When Japan followed suit three years later, naming Tetsushi Sakamoto its first minister of loneliness, COVID was upon us. “Imagine this,” wrote C. Pam Zhang less than a month into the pandemic:

It is one year ago and we are still hugging our friends, still swaying en masse from subway poles, still stopping for golden-lit happy hours at outdoor cafes where we lick food from our fingers and laugh in each other’s faces and never disinfect our hands.

Post pandemic, many of us are still imagining. During COVID lockdown, Chloe Shaw began an essay by asking, “Remember when it didn’t take risk (only love) . . . to hug your mother, your father, your friend, your friend’s husband, your child, your dog?” Maybe, but since spring 2020 I’m not always certain if I’m remembering or imagining. Or if those are entirely different things.

During COVID I kept in touch with friends and family as much as I could, as you probably did. But how much real touch do we mean when we toss off that phrase? Email, text, Zoom—none of it involves warm skin, any more than phone, fax, or telegraph did in days of yore. Three years of keeping as far apart as possible, and headlines about “touch hunger” and “touch starvation,” made me wonder how often we touched friends and loved ones, never mind strangers, on any given day before COVID supposedly changed everything.

There are individual differences, obviously. We’re extraverts, introverts, and every mix in the middle. Maybe you come from a huggy family, maybe not. But either way you know shoulder grippers, backslappers, and knuckle tappers, and you know people who tend to eschew touch except in intimate relations. As Shaw says, “We all have those people in our lives we hug and those we don’t—both because of personal preferences and societal norms.”

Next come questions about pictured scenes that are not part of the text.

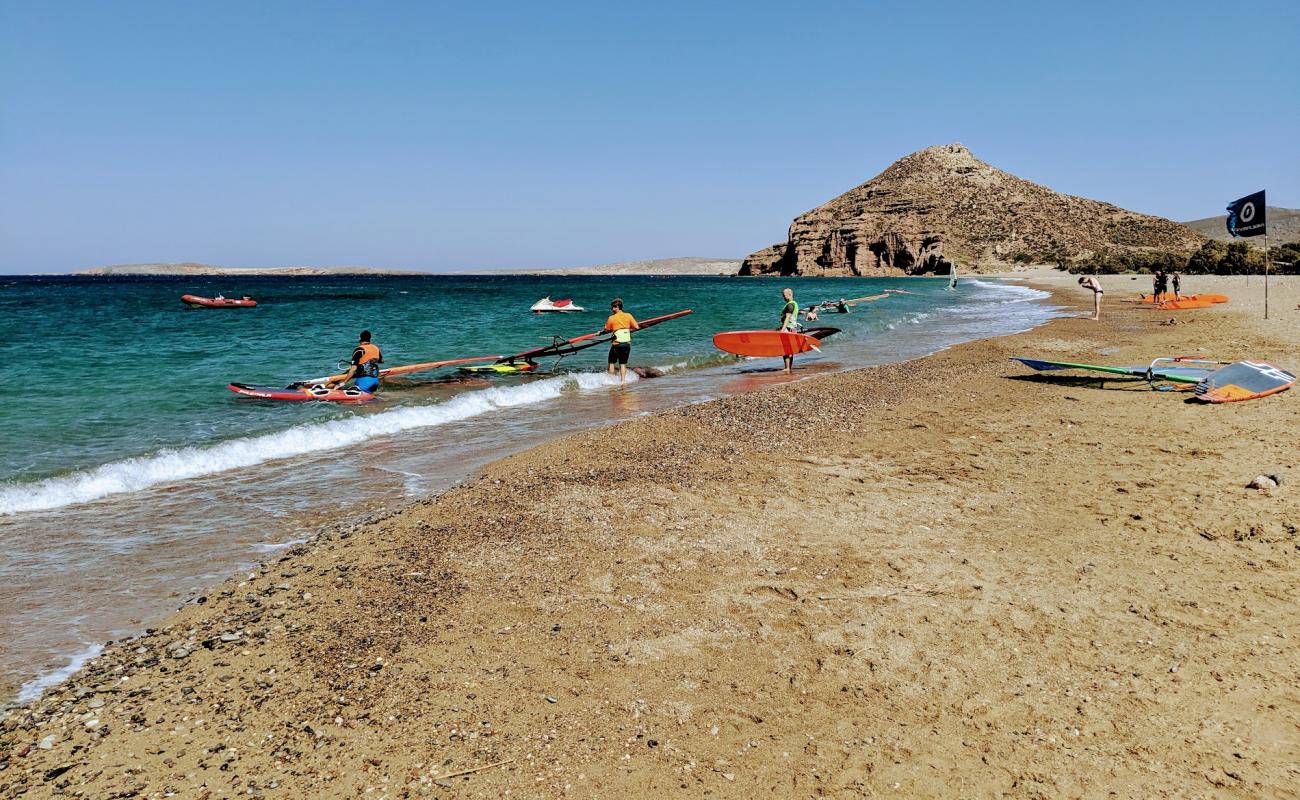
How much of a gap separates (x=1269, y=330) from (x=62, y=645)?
2322 cm

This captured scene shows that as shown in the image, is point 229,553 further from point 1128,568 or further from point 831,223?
point 831,223

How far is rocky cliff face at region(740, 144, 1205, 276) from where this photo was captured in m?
110

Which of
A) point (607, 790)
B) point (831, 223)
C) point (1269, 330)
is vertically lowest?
point (607, 790)

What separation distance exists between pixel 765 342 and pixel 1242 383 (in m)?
10.2

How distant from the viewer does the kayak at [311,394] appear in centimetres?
1423

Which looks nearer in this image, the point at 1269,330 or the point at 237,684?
the point at 237,684

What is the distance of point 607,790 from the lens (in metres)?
3.05

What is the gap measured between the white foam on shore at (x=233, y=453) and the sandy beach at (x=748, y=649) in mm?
3784

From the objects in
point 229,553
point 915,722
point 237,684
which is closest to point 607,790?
point 915,722

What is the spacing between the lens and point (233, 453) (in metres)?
9.70

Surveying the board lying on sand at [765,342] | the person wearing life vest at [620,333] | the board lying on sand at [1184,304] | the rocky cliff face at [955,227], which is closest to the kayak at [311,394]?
the person wearing life vest at [620,333]

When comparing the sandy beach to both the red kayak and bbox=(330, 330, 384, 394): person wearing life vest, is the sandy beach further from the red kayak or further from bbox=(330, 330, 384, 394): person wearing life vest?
the red kayak

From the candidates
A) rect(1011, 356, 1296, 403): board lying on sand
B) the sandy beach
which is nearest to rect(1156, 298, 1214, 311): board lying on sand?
rect(1011, 356, 1296, 403): board lying on sand

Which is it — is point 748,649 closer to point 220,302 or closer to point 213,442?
point 213,442
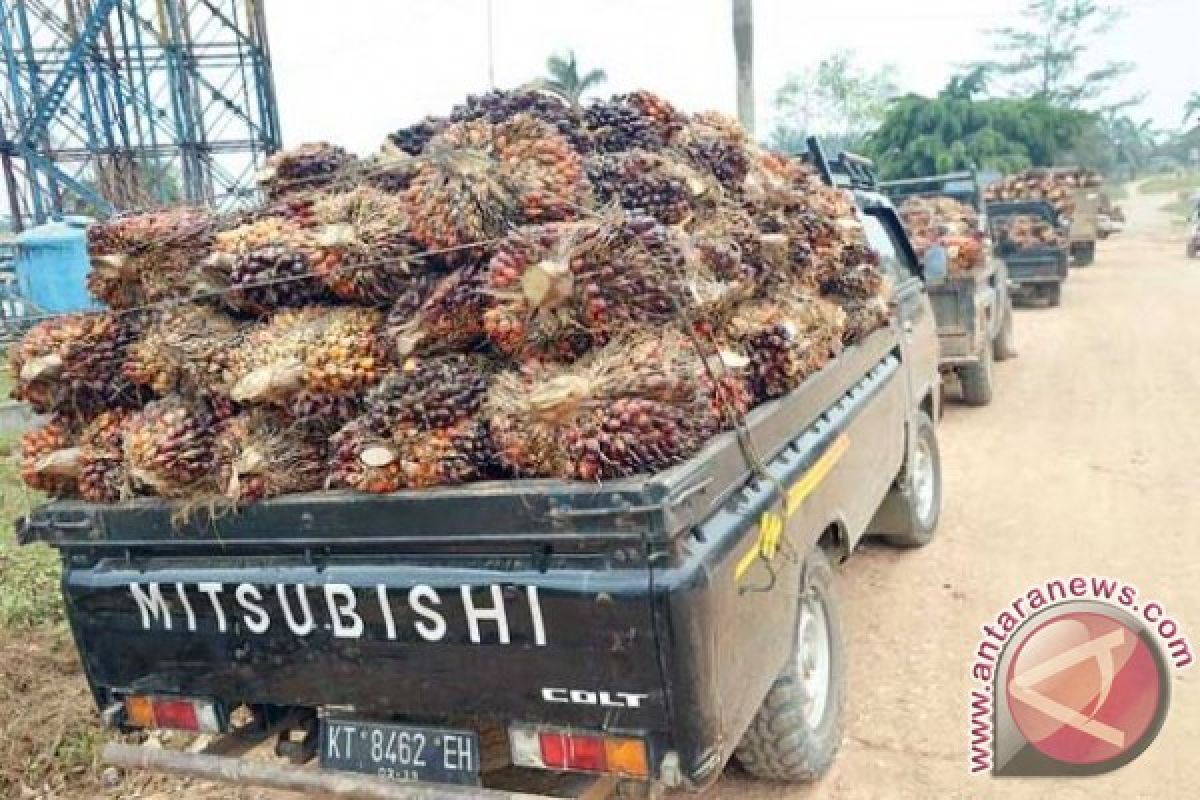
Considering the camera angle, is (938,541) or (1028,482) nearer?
(938,541)

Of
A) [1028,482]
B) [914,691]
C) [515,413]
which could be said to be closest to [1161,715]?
[914,691]

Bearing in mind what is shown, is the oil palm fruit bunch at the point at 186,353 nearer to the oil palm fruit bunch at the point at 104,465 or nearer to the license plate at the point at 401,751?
the oil palm fruit bunch at the point at 104,465

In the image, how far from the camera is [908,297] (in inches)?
213

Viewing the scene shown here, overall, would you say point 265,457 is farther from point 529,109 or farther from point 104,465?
point 529,109

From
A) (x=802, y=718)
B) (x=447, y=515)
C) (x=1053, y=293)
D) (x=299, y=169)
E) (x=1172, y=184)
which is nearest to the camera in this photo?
(x=447, y=515)

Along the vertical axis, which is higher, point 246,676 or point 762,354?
point 762,354

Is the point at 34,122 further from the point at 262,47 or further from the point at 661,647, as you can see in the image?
the point at 661,647

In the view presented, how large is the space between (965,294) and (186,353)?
23.1ft

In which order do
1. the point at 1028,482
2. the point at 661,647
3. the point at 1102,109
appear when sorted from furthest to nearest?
the point at 1102,109
the point at 1028,482
the point at 661,647

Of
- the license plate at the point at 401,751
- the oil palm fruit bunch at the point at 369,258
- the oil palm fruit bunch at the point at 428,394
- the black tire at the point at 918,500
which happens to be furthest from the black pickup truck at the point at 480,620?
the black tire at the point at 918,500

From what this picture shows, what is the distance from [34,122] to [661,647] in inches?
642

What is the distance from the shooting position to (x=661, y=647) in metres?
2.05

Without resorting to stereotype, there are cultural differences too. So-called high-contact cultures of the Middle East, Latin America, and South America tend to stand closer and touch more, greeting by rubbing noses or kissing cheeks. Far Eastern cultures tend to bow more and embrace less, with North America and Northern Europe somewhere in between.

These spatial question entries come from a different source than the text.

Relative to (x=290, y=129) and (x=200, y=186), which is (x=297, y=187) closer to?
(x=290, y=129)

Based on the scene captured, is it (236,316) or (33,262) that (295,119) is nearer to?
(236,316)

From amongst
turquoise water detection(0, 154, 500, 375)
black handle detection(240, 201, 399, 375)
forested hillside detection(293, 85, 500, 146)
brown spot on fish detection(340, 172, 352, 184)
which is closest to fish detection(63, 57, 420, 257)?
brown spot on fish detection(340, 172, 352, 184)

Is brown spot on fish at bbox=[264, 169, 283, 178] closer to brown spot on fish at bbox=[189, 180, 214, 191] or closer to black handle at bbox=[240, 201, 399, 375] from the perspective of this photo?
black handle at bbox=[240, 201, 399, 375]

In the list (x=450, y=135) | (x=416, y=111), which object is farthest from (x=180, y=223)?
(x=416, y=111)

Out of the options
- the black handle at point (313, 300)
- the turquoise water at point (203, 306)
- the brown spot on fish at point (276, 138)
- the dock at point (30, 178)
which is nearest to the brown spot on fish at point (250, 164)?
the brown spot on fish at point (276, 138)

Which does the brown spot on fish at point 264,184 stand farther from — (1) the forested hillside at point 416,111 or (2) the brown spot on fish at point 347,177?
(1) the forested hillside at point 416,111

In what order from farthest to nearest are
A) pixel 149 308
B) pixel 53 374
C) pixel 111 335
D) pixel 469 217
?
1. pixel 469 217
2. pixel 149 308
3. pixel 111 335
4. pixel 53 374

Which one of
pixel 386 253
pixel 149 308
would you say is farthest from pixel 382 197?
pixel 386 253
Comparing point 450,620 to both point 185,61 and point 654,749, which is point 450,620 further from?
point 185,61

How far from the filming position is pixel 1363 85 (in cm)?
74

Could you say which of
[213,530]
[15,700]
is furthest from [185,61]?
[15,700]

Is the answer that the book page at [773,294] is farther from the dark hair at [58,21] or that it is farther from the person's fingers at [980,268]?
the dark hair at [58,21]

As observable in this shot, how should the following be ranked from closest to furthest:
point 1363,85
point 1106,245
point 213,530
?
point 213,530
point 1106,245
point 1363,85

As with most generalities, though, these don’t always fall out as you’d expect. In a 1960s study, researchers observed how many times people in café conversations touched. High-contact Puerto Rico came in first with 180 per hour (once every twenty seconds), while Florida and France, both ostensibly moderate, averaged 2 and 110 touches per hour, respectively.

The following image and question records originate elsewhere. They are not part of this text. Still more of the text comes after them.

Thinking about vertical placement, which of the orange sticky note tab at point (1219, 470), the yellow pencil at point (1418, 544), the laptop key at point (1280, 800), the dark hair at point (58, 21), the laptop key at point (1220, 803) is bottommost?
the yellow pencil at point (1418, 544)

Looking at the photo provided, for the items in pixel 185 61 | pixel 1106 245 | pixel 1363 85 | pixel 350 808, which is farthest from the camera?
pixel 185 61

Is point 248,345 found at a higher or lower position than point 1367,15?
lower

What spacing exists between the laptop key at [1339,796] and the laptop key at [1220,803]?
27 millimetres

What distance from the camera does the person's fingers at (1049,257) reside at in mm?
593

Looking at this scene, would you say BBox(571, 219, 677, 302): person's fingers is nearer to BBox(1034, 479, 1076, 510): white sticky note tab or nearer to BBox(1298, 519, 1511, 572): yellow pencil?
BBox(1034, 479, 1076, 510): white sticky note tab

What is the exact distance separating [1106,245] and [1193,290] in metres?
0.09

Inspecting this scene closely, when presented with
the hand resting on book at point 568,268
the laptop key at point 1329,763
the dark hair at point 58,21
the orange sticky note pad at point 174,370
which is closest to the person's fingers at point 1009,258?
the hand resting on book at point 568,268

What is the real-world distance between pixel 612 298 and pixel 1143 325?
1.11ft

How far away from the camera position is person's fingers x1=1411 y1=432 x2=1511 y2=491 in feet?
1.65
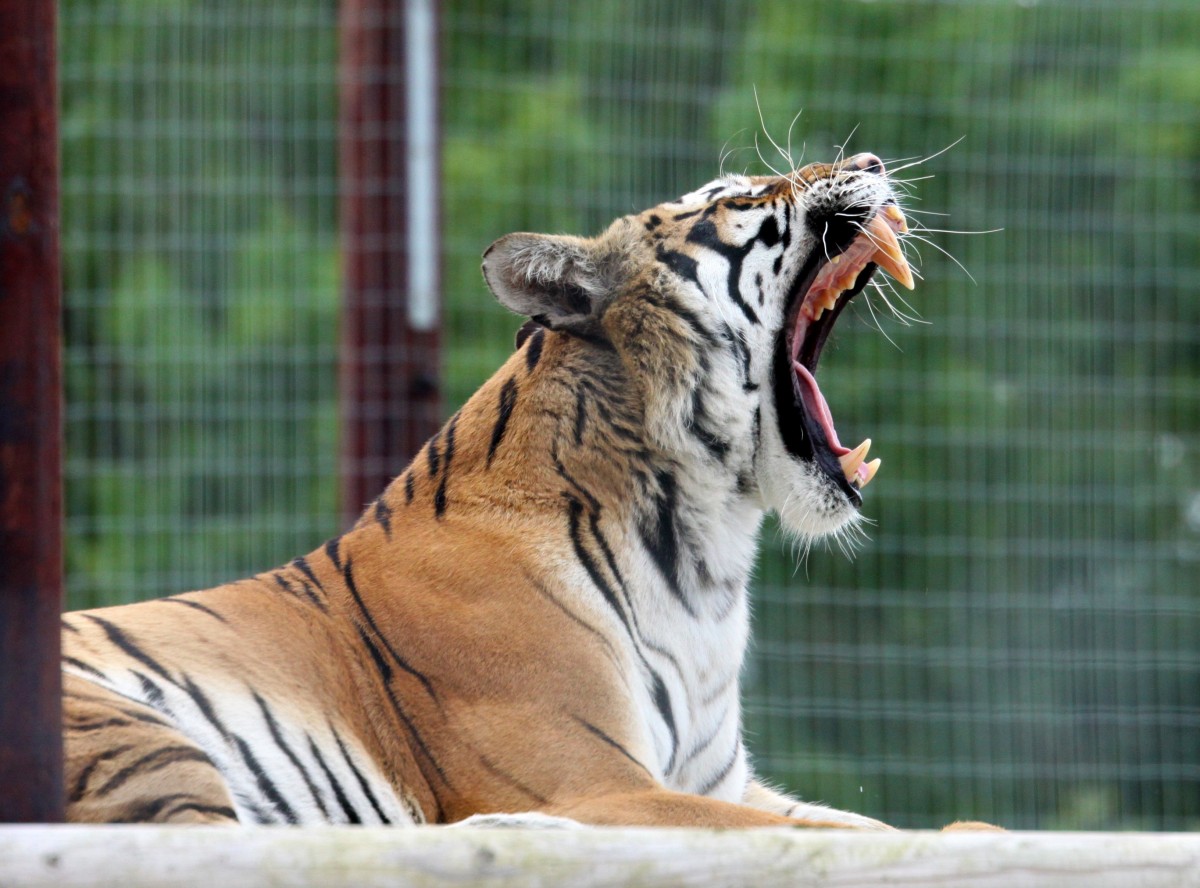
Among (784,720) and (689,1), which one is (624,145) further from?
(784,720)

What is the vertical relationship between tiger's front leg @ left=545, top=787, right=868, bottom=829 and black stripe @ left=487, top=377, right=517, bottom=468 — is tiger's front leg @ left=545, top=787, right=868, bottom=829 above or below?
below

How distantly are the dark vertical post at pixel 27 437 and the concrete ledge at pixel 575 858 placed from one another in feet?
0.39

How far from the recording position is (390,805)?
6.14 feet

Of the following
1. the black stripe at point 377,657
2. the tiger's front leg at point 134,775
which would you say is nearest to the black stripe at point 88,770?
the tiger's front leg at point 134,775

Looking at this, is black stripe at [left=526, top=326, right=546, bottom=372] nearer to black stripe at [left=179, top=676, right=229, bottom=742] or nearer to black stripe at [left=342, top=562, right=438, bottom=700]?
black stripe at [left=342, top=562, right=438, bottom=700]

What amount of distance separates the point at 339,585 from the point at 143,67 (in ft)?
8.64

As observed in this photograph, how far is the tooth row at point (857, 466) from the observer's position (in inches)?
87.4

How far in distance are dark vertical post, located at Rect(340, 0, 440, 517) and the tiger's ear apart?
1.49 metres

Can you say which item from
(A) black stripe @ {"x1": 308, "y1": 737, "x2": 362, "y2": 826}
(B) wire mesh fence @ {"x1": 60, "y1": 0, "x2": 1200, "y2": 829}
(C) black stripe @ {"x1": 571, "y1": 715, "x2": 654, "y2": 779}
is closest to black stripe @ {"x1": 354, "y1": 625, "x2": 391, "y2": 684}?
(A) black stripe @ {"x1": 308, "y1": 737, "x2": 362, "y2": 826}

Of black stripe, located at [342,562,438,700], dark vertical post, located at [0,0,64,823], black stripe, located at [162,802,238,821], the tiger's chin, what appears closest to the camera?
dark vertical post, located at [0,0,64,823]

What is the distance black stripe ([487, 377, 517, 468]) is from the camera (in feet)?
7.03

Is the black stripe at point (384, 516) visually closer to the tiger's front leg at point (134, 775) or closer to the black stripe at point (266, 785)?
the black stripe at point (266, 785)

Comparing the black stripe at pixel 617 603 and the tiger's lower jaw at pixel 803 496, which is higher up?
the tiger's lower jaw at pixel 803 496

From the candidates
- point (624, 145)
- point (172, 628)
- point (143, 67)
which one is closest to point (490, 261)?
point (172, 628)
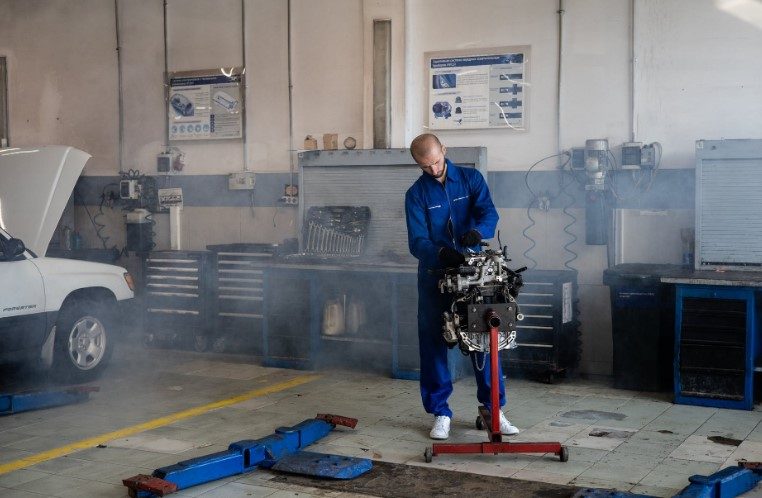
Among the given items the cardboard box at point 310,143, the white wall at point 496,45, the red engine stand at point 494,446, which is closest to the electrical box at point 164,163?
the cardboard box at point 310,143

Another example is Japan, where family and friends don’t hug a great deal, but there are ear-cleaning establishments and “cuddle cafes,” the whole point of which is nonsexual touch. And when Robin Dunbar ran a study out of Oxford and Finland’s Aalto University to arrive at a multicultural “touchability index,” he remarked: “We hadn’t expected the Finns to turn out to be the most cuddly people. . . or that the Italians are almost as un-cuddly as the Brits.”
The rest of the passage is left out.